The most astounding discovery concerning Dreadnoughtus’ size, however, was not just that it was large, but that it could have been larger. The paper cited the bones as osteologically immature at the time of Dreadnoughtus’ death, with certain bones still remaining unfused and vascularized and fibrolamellar bone tissue still present between the cortex and surface of the bone. The humerus bone also did not have lines of arrested growth, and the dorsal ribs of the dinosaur still contained primary fibrolamellar tissue near the surface.

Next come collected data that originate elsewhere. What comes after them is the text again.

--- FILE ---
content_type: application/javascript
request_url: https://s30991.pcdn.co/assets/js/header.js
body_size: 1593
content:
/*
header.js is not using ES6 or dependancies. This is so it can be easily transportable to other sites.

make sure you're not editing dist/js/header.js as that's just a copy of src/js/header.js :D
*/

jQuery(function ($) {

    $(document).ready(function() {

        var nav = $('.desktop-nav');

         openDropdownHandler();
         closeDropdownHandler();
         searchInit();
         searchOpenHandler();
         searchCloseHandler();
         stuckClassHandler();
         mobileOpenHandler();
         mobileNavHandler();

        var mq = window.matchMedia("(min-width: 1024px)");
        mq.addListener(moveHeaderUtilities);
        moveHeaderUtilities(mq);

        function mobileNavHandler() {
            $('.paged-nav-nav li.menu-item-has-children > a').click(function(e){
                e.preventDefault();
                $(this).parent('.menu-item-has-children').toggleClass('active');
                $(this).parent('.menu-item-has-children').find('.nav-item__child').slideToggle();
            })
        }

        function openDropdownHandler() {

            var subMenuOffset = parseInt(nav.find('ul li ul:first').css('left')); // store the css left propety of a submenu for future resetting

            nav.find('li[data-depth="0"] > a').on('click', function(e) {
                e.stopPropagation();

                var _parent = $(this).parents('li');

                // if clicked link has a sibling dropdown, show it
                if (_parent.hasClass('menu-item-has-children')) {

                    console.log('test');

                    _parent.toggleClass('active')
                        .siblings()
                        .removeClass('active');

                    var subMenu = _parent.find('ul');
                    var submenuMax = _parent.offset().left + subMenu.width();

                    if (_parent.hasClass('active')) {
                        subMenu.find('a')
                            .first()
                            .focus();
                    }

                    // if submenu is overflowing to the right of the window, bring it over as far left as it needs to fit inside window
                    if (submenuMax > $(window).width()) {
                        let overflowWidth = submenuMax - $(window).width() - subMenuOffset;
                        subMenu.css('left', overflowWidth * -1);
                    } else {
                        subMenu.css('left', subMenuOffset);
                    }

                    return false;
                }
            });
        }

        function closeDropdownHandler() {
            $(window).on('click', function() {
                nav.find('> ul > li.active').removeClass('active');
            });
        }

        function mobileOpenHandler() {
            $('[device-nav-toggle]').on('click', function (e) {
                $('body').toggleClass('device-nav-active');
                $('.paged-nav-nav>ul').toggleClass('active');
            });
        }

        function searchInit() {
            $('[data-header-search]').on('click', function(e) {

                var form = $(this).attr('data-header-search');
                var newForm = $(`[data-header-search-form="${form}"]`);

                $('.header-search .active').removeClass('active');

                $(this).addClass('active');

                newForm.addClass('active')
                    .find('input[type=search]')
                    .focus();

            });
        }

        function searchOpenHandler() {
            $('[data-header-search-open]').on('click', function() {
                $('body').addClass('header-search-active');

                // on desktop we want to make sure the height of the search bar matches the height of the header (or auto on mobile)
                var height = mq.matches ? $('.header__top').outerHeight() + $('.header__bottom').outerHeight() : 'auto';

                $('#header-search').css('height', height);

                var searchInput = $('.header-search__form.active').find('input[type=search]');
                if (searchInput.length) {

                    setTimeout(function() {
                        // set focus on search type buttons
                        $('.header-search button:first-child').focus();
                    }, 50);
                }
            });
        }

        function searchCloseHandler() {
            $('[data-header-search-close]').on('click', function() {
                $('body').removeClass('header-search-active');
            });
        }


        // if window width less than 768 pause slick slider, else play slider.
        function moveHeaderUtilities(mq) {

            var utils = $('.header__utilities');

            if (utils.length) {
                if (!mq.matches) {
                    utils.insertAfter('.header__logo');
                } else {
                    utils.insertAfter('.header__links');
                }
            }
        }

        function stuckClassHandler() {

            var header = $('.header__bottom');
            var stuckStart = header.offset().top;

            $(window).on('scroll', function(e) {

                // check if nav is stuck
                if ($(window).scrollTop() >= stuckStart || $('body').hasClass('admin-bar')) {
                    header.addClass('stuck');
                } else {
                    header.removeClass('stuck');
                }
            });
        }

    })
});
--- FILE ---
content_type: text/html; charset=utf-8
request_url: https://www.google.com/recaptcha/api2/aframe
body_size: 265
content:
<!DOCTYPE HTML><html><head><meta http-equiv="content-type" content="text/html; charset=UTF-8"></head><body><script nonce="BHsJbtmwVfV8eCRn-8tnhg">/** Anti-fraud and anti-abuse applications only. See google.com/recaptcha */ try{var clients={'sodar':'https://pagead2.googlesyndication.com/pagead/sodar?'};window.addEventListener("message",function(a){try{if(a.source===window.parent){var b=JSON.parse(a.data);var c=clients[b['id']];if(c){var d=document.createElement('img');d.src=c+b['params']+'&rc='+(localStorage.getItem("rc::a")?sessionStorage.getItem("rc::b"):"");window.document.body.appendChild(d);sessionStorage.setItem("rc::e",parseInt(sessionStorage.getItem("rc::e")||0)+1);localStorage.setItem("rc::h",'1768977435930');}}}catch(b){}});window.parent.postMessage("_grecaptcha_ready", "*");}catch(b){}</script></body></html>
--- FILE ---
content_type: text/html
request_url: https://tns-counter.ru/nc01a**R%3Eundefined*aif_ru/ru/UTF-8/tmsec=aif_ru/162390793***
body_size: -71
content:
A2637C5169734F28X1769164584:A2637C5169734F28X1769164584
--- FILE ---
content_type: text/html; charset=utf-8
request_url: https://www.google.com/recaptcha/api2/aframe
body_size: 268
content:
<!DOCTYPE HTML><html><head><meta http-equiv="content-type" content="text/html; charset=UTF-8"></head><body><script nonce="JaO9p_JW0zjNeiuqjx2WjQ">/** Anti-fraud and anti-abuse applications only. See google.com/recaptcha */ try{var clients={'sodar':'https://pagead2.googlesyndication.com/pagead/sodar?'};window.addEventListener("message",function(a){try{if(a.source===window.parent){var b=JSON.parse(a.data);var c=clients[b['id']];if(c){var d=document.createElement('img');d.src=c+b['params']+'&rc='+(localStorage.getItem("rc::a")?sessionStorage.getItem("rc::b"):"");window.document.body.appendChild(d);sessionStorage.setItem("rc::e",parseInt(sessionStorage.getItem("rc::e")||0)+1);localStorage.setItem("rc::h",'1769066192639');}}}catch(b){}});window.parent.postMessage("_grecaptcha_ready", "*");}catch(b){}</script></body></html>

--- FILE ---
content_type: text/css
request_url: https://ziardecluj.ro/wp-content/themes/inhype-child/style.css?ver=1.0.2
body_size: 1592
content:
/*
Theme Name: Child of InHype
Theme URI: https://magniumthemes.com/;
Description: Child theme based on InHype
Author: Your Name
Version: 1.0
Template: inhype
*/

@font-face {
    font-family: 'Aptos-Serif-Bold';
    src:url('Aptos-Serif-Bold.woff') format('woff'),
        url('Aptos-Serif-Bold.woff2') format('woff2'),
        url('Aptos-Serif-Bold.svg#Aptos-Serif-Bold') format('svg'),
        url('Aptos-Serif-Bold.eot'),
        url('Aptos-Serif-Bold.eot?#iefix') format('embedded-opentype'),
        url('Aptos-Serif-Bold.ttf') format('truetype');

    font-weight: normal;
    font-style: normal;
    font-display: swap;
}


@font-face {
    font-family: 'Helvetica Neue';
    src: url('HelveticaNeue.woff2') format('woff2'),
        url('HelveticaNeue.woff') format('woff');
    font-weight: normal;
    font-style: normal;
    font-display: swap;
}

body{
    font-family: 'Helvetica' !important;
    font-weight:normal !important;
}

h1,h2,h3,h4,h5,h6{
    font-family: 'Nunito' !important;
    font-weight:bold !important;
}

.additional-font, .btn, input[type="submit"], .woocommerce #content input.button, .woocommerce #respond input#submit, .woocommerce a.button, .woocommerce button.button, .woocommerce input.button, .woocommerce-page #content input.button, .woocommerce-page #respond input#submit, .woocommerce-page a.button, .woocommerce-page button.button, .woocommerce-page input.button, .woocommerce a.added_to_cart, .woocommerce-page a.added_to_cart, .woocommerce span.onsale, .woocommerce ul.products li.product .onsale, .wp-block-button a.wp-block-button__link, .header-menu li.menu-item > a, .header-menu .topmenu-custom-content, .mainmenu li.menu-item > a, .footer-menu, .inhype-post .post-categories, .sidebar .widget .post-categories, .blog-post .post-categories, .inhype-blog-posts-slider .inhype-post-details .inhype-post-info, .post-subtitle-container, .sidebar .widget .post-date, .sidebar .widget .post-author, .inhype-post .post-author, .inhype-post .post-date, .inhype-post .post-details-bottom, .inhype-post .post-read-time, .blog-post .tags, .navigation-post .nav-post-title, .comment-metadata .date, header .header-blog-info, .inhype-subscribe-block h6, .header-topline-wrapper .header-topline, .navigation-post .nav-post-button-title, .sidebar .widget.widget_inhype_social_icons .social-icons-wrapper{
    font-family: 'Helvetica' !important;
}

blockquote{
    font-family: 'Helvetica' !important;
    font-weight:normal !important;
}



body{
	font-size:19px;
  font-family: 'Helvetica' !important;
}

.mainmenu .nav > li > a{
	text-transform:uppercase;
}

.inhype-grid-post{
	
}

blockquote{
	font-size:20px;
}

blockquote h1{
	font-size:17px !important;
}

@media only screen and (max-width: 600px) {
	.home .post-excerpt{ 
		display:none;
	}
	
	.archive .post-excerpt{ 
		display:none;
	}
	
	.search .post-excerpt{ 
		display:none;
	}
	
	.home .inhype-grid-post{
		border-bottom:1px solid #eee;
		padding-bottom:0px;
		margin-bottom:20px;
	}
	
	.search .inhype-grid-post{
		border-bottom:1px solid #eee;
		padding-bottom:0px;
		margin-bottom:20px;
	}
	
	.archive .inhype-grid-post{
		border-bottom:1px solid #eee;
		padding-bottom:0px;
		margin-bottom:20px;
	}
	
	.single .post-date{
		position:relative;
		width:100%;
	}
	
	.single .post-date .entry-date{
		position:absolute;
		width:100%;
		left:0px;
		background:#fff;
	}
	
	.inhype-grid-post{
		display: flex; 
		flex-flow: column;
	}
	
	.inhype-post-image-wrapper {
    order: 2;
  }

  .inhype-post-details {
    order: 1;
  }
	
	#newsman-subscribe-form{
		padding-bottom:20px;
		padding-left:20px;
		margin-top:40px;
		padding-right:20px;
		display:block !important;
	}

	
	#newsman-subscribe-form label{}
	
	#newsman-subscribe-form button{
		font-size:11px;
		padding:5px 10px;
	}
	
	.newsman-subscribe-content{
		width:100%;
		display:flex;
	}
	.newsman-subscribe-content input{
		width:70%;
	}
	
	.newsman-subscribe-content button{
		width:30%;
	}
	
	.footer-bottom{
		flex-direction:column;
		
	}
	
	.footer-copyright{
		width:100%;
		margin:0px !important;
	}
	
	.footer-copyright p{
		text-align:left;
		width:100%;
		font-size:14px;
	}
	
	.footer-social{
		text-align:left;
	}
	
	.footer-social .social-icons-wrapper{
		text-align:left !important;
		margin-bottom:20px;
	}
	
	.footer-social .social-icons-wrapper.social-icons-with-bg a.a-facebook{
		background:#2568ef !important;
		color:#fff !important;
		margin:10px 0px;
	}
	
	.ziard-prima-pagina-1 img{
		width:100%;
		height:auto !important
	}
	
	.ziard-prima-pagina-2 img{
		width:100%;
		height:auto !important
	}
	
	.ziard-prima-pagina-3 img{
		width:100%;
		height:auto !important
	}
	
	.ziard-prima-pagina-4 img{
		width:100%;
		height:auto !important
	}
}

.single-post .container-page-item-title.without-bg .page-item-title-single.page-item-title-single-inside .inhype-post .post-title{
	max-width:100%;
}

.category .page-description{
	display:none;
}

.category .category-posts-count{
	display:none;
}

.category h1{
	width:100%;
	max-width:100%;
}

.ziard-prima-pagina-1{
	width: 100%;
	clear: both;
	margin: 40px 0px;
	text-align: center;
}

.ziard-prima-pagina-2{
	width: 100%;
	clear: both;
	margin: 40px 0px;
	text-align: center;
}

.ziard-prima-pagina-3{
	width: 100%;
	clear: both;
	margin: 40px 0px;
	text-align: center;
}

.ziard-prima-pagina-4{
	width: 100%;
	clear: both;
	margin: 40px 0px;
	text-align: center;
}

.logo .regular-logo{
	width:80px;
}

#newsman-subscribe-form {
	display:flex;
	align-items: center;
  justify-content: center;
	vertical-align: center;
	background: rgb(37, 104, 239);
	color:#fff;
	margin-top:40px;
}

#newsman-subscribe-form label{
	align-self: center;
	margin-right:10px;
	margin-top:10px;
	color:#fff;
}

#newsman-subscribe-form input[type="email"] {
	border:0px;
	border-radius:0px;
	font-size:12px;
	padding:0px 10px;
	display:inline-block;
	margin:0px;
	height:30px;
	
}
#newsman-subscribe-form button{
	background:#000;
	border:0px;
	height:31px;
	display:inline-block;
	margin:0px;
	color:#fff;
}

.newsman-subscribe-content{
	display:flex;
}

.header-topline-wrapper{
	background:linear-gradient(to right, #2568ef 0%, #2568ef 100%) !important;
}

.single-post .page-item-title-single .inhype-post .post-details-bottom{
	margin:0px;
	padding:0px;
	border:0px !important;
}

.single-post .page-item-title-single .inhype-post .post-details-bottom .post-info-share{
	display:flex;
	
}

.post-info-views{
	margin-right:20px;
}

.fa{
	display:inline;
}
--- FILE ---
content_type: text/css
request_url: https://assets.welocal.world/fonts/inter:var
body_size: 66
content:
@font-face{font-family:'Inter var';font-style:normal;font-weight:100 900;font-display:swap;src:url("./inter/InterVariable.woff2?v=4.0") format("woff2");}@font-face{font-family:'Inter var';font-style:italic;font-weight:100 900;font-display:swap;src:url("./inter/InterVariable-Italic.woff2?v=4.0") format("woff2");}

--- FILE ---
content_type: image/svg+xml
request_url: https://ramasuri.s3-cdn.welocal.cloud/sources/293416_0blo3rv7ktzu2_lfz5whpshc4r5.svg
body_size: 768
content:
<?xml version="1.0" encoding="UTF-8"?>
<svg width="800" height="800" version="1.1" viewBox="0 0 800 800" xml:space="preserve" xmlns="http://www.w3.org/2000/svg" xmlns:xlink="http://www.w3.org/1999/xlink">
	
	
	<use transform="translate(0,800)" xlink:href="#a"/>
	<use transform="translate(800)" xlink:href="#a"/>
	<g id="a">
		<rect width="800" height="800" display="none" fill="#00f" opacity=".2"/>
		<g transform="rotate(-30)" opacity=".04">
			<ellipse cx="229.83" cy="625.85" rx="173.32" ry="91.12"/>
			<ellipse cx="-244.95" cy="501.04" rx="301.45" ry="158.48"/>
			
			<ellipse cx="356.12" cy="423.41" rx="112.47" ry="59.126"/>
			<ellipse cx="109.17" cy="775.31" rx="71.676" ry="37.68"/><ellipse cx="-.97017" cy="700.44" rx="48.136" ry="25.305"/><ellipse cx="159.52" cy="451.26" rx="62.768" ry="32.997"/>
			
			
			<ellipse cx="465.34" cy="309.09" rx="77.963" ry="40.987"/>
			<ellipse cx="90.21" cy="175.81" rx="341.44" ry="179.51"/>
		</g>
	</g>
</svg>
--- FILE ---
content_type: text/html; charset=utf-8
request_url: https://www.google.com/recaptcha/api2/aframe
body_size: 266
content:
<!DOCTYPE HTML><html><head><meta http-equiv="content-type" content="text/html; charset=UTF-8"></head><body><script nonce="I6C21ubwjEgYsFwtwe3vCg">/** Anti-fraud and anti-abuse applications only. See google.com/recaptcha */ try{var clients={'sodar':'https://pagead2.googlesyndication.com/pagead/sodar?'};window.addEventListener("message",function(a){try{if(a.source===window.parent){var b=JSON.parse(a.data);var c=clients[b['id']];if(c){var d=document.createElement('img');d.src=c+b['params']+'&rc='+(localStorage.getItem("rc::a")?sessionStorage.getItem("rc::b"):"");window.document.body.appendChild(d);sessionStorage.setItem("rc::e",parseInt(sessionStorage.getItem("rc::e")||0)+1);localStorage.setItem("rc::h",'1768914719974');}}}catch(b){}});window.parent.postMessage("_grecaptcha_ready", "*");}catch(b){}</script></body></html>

Though Lacovara’s primary research is on animals long extinct, the techniques he employs for analyzing Dreadnoughtus are anything but ancient. In the process of characterizing the properties of the bones, Lacovara and his team scanned each bone digitally, compiling them into a digital reconstruction of Dreadnoughtus available in their Nature publication. These scans were then sent to laboratories in other parts of the world for their own research and analysis. Lacovara believes digital scanning to be the future of dinosaur excavation and analysis, especially in the case of Titanosaurs, whose bones literally weigh tons.

After digital scanning and examination of the bones discovered by Lacovara’s lab, it was fittingly named Dreadnoughtus, meaning “fearing nothing,” due to the enormous size of its body and its weaponized tail. The name was also a subtle tribute to Dreadnoughtus’ Argentinean roots: two 20th-century battleships, the Rivadavia and Moreno, were called “dreadnoughts,” due to their impenetrability and vital position in the Argentinean navy. The species name of the dinosaur, Schrani, was a more modern tribute to Adam Schran, an entrepreneur and funder of Lacovara’s research.

To fuel its enormous, unfearful body, Dreadnoughtus had to spend many hours of its days eating. Its movement, however, was hindered by its sheer size — Dreadnoughtus possessed a 37-foot-long neck and a 30-foot-long tail. Thus, Lacovara speculates that Dreadnoughtus did not move around very much and rather, spent its time clearing patches of trees and fern leaves, and it likely died doing such. Luckily for us, the unfortunate death of this young dinosaur has led to one of the most important paleontological discoveries of the 21st century.